Bullies have problems
Your article Should bullied kids fight back? (Aug. 24) struck a personal chord with me. I was bullied as a teen and lived in constant fear of my peers. I tried fighting back, even telling someone in authority at school, but that only seemed to make matters worse. Back then schools didn't have any anti-bullying programs or policies like they do today. I was made fun of simply because I was different. Yes, the name calling and the physical abuse hurt. But I wasn't about to change who I am or what I believed in. And why should I? The kids who bullied me were the ones who had a problem and not me. I made the decision not to behave as they did. I would help people and not hurt them. I wanted to make a difference in people's lives and in my community. And that is what I'm doing today.
Freeing a terrorist
The decision of the Scottish justice secretary to release the Lockerbie bomber has understandably created great consternation.
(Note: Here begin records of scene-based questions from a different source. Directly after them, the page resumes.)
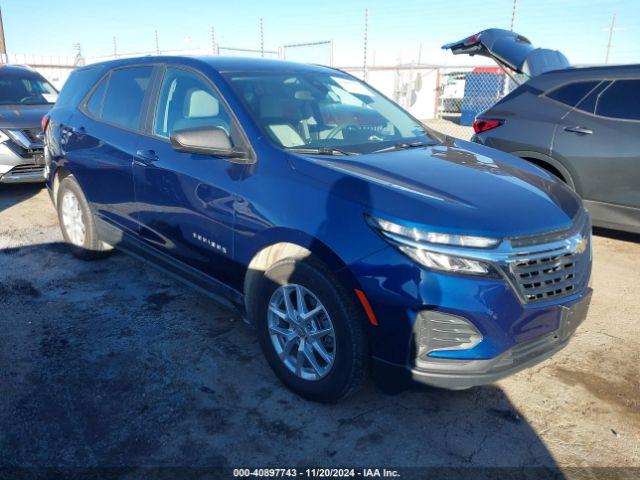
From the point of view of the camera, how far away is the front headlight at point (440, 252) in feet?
7.25

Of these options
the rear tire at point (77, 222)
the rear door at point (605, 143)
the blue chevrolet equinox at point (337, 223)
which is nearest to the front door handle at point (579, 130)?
the rear door at point (605, 143)

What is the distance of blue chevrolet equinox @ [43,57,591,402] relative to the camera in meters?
2.24

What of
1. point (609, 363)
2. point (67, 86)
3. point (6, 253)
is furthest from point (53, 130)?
point (609, 363)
No one can fail to appreciate the feelings especially of the families of the 270 who perished on the plane that came down over Lockerbie in 1988.
We might give some thought, however, to an aspect of this story that few are considering. Justice Secretary Kenny Macaskill concluded his statement of explanation about the release by saying, "Mr. Al Megrahi now faces a sentence imposed by a higher power. It is one that no court, in any jurisdiction, in any land, could revoke or overrule. He is going to die." Then, he added, "The perpetuation of an atrocity and outrage cannot and should not be the basis for losing sight of who we are, the values we seek to uphold, and the faith and beliefs by which we seek to live."
It will not go unnoticed by many in the Arab and Muslim world that a politician of a largely Christian nation should invoke his faith in coming to a decision such as this. Even if there was jubilation within Libya at this turn of events, thoughtful people will see a face of Christianity that can go a huge distance to lessening the animosities that now exist between the largely Christian west and the largely Muslim Middle East, and perhaps even open them to very different understandings.
I for one applaud Macaskill for the courage to make a very difficult decision despite his awareness of the strong feelings on all sides of such an action. A reading of his entire statement makes it abundantly clear that it was not done lightly.